**What you are asked to do**
Which lines in the material below contain the word "portal"? Copy out each of them in full.

**Information provided**

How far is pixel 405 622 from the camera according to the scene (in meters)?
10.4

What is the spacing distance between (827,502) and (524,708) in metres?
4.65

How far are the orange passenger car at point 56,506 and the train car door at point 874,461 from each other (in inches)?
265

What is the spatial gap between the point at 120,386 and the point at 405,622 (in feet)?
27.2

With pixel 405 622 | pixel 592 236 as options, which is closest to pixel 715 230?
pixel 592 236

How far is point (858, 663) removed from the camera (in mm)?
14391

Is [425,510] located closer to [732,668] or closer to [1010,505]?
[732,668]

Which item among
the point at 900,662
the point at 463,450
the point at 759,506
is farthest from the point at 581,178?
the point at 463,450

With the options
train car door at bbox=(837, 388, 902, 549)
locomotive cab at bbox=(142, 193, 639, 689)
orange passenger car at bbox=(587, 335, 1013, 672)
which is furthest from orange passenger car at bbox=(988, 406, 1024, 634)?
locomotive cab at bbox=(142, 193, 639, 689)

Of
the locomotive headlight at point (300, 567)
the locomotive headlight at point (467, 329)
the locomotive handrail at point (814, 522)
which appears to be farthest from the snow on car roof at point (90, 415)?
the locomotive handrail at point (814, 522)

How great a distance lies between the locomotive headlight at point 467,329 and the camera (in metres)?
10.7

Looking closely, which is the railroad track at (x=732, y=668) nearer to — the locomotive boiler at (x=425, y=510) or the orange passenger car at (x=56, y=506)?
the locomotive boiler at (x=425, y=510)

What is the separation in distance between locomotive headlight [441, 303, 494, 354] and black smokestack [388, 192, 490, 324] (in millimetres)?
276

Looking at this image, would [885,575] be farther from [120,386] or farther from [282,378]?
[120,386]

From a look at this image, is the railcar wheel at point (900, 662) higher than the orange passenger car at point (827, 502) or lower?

* * *

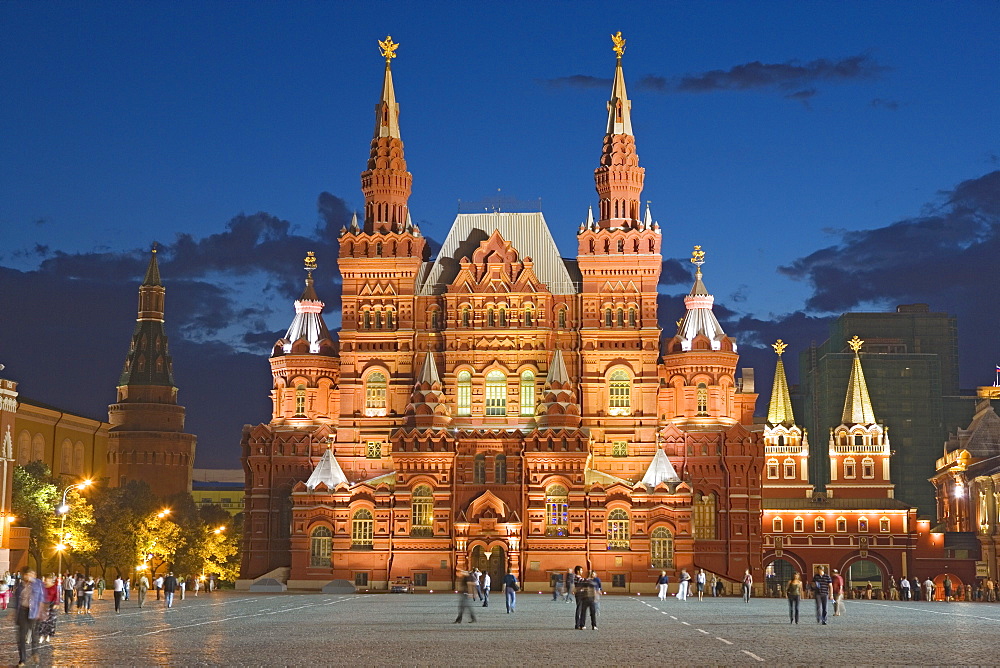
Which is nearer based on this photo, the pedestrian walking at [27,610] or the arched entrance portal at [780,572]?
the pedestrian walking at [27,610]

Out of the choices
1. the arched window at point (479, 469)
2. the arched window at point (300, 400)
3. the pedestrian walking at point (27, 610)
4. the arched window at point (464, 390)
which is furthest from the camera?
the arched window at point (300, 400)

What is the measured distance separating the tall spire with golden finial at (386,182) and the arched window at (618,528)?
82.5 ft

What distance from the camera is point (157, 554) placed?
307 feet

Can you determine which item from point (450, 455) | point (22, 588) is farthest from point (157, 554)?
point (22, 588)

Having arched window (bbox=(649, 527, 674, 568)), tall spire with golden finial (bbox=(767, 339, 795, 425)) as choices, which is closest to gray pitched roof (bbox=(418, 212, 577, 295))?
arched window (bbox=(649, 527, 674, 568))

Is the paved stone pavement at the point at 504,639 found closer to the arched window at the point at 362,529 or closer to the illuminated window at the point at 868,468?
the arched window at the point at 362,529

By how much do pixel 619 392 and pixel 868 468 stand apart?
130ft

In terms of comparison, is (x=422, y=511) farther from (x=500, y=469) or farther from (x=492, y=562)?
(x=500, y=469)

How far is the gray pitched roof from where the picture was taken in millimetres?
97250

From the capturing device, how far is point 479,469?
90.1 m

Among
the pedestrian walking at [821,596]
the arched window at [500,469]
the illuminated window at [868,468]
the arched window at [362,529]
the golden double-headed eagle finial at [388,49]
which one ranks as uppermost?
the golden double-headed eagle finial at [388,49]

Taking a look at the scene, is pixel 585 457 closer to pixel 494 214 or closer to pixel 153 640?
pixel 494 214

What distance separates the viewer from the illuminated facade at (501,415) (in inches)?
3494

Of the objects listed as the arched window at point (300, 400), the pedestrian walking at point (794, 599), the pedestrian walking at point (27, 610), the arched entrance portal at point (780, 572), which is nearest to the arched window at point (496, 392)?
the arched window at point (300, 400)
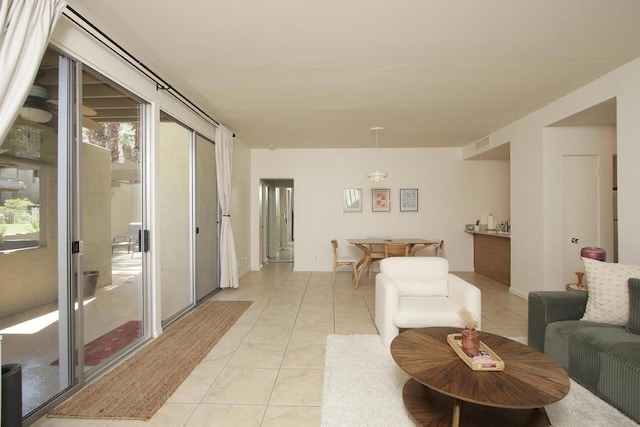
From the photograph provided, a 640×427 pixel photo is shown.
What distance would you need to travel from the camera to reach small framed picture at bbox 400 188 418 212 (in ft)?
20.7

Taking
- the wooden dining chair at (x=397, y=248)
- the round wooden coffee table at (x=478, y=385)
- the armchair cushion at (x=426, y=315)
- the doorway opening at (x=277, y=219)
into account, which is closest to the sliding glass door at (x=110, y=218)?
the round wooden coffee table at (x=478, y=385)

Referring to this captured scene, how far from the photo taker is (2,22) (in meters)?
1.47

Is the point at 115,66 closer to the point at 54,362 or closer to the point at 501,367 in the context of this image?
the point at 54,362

**Written solution**
Which is nearer based on this photo, the pedestrian walking at [27,610] or the arched entrance portal at [780,572]?
Of the objects listed as the arched window at point (300, 400), the pedestrian walking at point (794, 599), the pedestrian walking at point (27, 610), the arched entrance portal at point (780, 572), which is nearest to the arched window at point (496, 392)?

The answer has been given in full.